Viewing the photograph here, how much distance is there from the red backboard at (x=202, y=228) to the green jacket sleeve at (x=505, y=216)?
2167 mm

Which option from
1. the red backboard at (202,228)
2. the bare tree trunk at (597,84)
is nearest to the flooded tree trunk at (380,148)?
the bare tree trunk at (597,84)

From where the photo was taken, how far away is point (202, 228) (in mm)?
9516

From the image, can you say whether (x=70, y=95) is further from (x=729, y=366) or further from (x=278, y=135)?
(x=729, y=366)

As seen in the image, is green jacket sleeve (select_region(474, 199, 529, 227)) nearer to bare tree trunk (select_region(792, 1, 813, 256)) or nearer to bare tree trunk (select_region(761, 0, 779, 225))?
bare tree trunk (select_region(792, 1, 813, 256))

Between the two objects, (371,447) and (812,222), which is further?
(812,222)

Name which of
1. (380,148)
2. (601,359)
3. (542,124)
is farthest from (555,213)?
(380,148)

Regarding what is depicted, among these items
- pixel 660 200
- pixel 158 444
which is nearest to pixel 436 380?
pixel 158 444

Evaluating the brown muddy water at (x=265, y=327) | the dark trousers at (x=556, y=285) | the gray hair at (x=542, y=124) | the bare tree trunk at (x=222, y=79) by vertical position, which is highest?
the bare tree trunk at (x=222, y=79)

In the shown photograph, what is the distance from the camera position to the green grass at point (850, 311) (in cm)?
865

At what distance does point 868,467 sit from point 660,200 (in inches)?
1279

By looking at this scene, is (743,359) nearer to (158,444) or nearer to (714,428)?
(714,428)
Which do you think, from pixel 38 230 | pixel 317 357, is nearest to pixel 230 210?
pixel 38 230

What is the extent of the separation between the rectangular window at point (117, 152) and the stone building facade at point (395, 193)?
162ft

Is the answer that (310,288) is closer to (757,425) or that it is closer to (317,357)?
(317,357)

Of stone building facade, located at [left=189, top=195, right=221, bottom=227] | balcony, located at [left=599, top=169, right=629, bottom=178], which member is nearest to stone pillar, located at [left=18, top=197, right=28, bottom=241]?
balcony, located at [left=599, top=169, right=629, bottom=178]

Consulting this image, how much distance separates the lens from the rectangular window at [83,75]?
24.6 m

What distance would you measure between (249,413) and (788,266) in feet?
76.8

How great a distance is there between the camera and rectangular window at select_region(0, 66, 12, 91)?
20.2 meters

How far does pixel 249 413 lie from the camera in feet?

Requirements:
Rewrite the records starting at the line that contains "How great a" and ending with the last line, swapping "camera" for "lens" and leaving everything else the same.

Solved problem:
How great a distance is there between the lens and rectangular window at select_region(0, 66, 12, 91)?
20.2 meters

How far does pixel 249 413 lie from the lens in feet?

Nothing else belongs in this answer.